Segment Start: Text provided
Fortune Favors the Bold! I bring great big balls of glory! The Captain's Log
"I just wanna tell you how I'm feeling.
Gotta make you understand."

-"Never Gonna Give You Up" by Rick Astley

C'mon, how many other guys out there are willing to sing that song!?! Gawd, I loved it so much that it was an absolute highlight to turn on VH1Classic and see this video from the 80's. Where else can a very pale redheaded guy get a black guy to jump up a wall and land right back on his feet while a sexy blonde acts like it's gonna take more than that to touch her maidenhead.

You should know what your 'maidenhead' is.......and, yes, it is lickable.

It's Sunday so you know what that means. Say it with me now.

All: "Hedgie's now as smooth as a baby's bottom and his ass is far more pleasing than the Monarchy's rose garden."

Don't you love Sundays? I used to hate them with a passion because I had to spend so much time working on homework thanks to Accounting. Nothing punishes me more than to see various people having fun outside while I am slaving away at trying to figure out a company's depreciation value after 3 years.

But, alas, Sundays are so nice now what with running around as a 4-legged little feisty (but still feminine to the fullest) beast leads the way. Whether it's poodles or tall grass to leap over, she will find a way to give hell to someone. 5-Pound Phooey has discovered moles and a new enemy has arisen through the shadows, a little jack russell terrier that shouts out his block's numbers to which 5-Pound Phooey responds with more 4-letter words learned by yours truly.

Today, I saw a very large white woman sitting on the bottom of her porch's stairs having a staring contest with a lawn mower. I don't know about you but my money's on the lawn mower.

Since we've gotten past my need to tell the world that not only is my ass quite lovely and smells so good that you'd ask for a good running of your fingers down my bum, I'd like to add that I am now pink. My skin is a bloody good twat-like color due to being outside nearly half the day. Like Bono once said, it's a beautiful day, don't let it get away.

While I enjoy my attempts not to look so pale, it is rather odd to see myself as a pinkish color. My white Calvin Klein t-shirt (still alive even after high school) brings it out. The only problem is that my skin feels so cold when air conditioning is most apparent. That and the fact that I feel most alive when outside, sad when inside.

Could I be one of those? Oh, pish tosh, I'm afraid that I might be going back to childhood where I spent so much time exploring til the sun went down. No lounging around the TV unless it rained and Rick Astley came on. Back then, my only worry was whether the neighbors' cats took a dump in my sandbox again. Cat shit really sucks when you have to stop due to a rather large cat turd blocking a major toy playing moment.

Life is not just outside. Gym time with Kevin (known him since 3rd Grade), his little 10-year-old girl, and girlfriend was fun. Kevin's girlfriend looks like a real-life Suicide Girl. No joke. Tattoos and that face will have any porn addict asking for an autograph or to have a broken bottle put up his ass. Isn't it great that I like a variety of people?
Segment End: Text provided
Segment Start: Supplied material
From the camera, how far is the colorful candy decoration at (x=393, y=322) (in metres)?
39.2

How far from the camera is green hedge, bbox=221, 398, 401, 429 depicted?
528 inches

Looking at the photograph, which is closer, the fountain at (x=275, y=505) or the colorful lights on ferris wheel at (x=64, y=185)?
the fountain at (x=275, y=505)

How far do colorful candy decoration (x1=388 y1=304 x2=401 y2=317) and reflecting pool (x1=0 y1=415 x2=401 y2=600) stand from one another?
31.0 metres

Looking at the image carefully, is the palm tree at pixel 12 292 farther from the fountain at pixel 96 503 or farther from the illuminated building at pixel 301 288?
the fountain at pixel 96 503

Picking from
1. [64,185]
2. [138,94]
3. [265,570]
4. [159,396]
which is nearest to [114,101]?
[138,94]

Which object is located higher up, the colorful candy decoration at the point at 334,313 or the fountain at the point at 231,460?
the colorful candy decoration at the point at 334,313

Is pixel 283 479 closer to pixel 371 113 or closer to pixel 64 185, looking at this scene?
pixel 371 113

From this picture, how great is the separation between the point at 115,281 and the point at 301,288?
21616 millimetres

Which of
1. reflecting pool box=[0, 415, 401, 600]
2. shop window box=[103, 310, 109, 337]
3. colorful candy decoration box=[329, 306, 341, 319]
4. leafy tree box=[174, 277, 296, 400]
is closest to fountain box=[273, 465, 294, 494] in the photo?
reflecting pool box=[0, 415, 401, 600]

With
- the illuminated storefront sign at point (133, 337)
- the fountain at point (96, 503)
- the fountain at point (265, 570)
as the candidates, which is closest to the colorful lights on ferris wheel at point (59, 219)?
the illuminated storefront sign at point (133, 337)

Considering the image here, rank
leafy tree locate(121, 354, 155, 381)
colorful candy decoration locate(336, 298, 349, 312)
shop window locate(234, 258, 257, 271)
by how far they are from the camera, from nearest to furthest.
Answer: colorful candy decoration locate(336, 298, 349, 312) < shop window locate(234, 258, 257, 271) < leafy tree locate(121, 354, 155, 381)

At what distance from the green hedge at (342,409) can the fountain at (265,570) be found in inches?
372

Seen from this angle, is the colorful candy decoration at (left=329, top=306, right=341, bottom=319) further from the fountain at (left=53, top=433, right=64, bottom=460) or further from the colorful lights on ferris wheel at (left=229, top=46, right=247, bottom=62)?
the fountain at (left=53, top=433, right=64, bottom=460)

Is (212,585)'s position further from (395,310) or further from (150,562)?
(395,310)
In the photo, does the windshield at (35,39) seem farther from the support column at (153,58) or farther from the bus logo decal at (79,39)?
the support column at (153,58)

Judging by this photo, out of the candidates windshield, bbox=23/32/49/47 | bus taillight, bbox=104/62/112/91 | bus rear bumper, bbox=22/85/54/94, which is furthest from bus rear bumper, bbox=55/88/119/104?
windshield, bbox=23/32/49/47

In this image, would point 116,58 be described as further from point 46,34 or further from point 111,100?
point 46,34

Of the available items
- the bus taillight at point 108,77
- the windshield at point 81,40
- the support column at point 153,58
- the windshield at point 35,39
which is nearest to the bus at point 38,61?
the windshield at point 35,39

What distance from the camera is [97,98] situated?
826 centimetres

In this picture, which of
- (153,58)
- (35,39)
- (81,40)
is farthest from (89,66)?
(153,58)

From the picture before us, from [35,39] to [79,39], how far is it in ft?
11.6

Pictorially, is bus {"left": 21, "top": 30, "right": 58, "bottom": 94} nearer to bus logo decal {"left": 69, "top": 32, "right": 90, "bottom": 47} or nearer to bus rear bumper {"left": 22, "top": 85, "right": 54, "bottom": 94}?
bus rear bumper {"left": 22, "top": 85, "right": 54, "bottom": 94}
Segment End: Supplied material
- **What needs to be done**
Answer these questions from the blog post above.
(a) On which channel did the writer see the video for "Never Gonna Give You Up"?
(b) What breed of dog is 5-Pound Phooey's new enemy?
(c) Since what grade has the writer known Kevin?

- **Written response**
(a) VH1Classic
(b) A jack russell terrier
(c) 3rd Grade